Les statues blanches sont celles de l’artiste Stéphane Vigny, installées à l’occasion de l’événement culturel estival « Le Voyages à Nantes ». Cet artiste détourne souvent les usages en fonctions d’objets courants. À Nantes, découvrant que les façades qui entourent la place Royale ne sont en fait que des copies des immeubles qui y ont été détruits par les bombardements pendant la Seconde Guerre mondiale, il a décidé de remplir la place d’autres copies (ou copies de copies) : celles de statues antiques ou de statues représentant des scènes de la vie quotidienne que l’on trouve dans des musées ou dans des jardins.
Le 10 juillet, un collectif de dessinateurs recouvre la fontaine et accroche sur les statues blanches réparties tout autour de multiples copies d’un écriteau sur lequel sont écrits trois mots : « Où est Steve ? ».
Les organisateurs de l’événement « Le Voyages à Nantes » font aussitôt enlever les écriteaux. Mais le lendemain, les écriteaux sont à nouveau là. Les organisateurs contactent alors l’artiste : « Il pense que cette œuvre est là pour provoquer et il ne voit pas d’inconvénient à ce qu’elle soit support de messages. Donc on a décidé ensemble de laisser faire. Ça fait partie de l’enjeu de l’espace public qui appartient à tout le monde ». Pour l’artiste, cette cause est « une cause plus qu’honorable ».
« Où est Steve ? ».
Le corps de Steve Maia Caniço a disparu suite à une charge policière dans la nuit du 21 au 22 juin. Comme beaucoup d’autres il dansait en cette nuit de la fête de la musique, sur les bords du fleuve, et face à la charge policière et au gaz lacrymogène, il s’était, avec d’autres, retrouvé dans la Loire.
Le gouvernement a aussitôt cherché à étouffer l’affaire. Les prises de positions d’élus politiques ont été très rares. Et fin juillet, alors que le corps venait juste d’être repêché, le gouvernement transmettait à la presse la synthèse d’un rapport de l’IGPN disculpant la police, puis cherchait à empêcher toute manifestation.

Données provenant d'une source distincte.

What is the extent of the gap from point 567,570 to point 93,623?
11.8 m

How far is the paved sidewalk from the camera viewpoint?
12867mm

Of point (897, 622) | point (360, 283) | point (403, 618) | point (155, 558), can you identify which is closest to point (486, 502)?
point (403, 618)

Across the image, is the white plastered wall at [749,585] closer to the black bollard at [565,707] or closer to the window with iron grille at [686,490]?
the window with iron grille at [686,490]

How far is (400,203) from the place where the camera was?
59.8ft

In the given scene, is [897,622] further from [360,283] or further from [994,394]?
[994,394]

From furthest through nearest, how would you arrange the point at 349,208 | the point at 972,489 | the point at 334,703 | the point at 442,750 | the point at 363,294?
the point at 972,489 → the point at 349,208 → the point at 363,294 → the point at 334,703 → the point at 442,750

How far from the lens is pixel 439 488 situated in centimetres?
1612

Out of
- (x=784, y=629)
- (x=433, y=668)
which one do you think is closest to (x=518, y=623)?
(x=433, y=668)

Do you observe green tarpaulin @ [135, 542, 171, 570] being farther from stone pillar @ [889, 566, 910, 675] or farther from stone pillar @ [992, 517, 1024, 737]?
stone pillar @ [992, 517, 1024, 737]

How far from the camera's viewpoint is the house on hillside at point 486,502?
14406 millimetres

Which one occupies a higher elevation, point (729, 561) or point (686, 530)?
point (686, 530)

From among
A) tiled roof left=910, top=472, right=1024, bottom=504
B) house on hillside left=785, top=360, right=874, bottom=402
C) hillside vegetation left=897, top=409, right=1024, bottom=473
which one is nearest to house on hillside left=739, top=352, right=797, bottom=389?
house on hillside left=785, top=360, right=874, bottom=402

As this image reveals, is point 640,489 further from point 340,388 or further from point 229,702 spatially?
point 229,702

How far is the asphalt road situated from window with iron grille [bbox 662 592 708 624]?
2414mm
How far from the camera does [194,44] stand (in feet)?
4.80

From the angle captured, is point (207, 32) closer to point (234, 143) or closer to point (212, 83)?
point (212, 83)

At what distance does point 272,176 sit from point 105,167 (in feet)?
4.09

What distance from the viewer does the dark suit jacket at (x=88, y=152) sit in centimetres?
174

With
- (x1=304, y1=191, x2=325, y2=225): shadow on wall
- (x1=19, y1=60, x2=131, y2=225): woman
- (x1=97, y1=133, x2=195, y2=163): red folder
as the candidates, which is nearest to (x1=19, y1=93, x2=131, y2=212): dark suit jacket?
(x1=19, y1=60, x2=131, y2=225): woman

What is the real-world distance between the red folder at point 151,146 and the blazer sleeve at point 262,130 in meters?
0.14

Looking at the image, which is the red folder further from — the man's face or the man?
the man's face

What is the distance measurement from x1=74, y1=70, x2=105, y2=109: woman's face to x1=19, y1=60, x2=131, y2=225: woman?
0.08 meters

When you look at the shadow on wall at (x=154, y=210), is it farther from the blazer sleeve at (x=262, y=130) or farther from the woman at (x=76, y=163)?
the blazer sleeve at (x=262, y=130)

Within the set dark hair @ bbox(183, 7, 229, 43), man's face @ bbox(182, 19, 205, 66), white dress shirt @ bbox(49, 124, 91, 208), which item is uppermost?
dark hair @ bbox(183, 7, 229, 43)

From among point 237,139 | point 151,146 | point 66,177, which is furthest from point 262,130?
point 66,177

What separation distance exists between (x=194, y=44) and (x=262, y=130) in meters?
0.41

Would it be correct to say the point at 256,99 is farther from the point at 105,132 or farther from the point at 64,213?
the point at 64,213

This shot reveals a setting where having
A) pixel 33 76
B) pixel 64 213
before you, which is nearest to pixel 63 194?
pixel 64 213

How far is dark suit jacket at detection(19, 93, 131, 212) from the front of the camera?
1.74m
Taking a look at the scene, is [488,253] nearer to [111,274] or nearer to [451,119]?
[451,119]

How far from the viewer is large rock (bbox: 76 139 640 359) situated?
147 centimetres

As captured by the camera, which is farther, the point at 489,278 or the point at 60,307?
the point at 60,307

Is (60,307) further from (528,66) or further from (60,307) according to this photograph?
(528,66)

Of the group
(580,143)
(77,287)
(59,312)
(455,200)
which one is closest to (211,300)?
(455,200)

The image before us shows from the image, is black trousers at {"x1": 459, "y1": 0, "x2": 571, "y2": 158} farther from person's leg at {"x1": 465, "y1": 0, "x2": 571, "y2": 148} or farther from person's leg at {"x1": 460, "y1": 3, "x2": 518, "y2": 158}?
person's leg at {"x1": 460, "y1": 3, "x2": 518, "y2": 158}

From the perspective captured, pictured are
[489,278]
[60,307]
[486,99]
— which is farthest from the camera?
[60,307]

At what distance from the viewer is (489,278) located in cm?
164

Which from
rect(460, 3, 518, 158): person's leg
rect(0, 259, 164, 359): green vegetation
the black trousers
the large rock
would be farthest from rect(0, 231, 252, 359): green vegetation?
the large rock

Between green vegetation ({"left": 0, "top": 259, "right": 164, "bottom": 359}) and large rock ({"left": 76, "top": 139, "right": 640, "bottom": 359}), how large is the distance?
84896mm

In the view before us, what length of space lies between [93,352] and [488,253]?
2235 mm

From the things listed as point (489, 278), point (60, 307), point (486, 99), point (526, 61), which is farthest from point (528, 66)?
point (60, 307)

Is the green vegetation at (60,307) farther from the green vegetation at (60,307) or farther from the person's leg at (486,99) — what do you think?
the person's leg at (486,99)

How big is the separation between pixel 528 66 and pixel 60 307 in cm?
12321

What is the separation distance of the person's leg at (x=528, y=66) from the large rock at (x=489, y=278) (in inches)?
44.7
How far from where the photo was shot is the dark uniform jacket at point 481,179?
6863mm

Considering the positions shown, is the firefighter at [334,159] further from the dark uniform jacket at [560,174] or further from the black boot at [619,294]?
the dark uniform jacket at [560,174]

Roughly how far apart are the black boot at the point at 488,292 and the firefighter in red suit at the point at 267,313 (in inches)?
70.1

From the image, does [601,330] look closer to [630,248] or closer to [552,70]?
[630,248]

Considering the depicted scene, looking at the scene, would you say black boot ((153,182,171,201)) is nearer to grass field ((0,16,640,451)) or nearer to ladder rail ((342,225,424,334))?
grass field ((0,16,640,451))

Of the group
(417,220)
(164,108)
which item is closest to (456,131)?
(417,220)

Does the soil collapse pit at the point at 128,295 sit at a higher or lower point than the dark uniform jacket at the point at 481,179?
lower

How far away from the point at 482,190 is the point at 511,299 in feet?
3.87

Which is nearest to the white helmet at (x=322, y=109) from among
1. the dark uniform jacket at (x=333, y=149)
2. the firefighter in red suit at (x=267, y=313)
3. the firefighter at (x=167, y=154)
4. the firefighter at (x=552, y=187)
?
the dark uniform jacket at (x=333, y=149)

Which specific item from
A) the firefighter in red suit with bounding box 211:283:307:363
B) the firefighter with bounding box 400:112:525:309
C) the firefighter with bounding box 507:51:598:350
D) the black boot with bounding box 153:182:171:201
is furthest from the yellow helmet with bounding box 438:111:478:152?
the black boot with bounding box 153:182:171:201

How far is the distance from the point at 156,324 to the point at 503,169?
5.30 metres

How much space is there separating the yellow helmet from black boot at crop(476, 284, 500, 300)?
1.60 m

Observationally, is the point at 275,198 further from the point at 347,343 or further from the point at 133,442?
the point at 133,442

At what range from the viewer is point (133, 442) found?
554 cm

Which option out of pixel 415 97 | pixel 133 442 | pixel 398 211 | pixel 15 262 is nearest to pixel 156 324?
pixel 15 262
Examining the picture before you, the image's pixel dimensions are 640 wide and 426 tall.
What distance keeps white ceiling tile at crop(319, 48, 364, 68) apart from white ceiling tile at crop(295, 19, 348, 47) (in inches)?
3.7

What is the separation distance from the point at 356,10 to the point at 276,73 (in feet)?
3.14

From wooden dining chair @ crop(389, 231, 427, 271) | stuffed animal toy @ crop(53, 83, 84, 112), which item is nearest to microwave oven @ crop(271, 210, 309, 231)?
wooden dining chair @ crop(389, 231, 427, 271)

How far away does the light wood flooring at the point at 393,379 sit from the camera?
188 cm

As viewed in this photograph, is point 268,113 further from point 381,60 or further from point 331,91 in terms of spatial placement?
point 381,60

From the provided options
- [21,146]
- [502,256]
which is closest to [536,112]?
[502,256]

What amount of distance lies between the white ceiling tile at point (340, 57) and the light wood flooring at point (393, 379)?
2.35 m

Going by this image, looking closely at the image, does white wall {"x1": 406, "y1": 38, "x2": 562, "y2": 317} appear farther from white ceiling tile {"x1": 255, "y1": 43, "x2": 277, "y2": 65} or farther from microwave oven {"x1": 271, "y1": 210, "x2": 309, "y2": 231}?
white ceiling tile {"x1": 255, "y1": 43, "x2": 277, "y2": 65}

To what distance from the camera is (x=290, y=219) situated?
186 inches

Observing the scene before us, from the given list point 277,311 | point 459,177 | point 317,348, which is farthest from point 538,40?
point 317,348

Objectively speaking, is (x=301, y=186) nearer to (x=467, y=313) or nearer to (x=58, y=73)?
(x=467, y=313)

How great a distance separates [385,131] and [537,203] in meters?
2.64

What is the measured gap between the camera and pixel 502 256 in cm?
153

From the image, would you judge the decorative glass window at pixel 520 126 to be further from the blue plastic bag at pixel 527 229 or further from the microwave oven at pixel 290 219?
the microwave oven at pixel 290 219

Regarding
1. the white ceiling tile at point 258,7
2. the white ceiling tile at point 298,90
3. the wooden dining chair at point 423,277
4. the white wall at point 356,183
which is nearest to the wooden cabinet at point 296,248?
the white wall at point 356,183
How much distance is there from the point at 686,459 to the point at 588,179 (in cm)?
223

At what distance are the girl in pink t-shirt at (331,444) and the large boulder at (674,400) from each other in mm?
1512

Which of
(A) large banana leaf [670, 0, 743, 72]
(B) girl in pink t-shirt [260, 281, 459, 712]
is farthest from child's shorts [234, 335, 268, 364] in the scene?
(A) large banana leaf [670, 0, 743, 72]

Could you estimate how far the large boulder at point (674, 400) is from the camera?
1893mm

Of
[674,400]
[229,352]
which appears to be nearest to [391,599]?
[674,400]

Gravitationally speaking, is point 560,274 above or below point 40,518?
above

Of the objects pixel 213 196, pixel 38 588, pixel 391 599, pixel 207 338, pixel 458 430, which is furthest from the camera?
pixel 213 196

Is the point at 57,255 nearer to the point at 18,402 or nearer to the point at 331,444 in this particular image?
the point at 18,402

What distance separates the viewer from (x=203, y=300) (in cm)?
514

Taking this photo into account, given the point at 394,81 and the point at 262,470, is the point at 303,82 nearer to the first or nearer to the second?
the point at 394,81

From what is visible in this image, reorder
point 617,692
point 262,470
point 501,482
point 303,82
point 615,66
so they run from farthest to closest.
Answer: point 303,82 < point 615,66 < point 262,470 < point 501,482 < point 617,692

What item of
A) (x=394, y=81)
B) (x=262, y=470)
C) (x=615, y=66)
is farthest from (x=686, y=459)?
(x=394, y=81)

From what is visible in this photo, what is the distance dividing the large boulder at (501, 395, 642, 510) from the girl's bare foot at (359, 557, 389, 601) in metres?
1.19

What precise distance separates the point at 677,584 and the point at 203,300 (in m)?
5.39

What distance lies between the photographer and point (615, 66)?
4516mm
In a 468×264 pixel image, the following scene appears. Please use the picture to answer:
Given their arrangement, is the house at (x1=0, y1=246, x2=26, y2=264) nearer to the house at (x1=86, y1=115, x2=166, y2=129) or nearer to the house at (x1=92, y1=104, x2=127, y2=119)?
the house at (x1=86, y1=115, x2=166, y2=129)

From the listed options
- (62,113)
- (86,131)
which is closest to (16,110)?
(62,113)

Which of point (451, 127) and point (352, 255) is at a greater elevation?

Les écriteaux place Royale accrochés aux statues font partie de la campagne menée par des citoyens, militants ou non, pour que le corps de Steve soit retrouvé et que toute la vérité soit faite. Par ces écriteaux, ils ont transformé l’installation apolitique de Stéphane Vigny en œuvre politique. En les réinstallant sans cesse, l’œuvre politique s’approprie l’espace public et interpelle le novice qui traverse la place... et les médias.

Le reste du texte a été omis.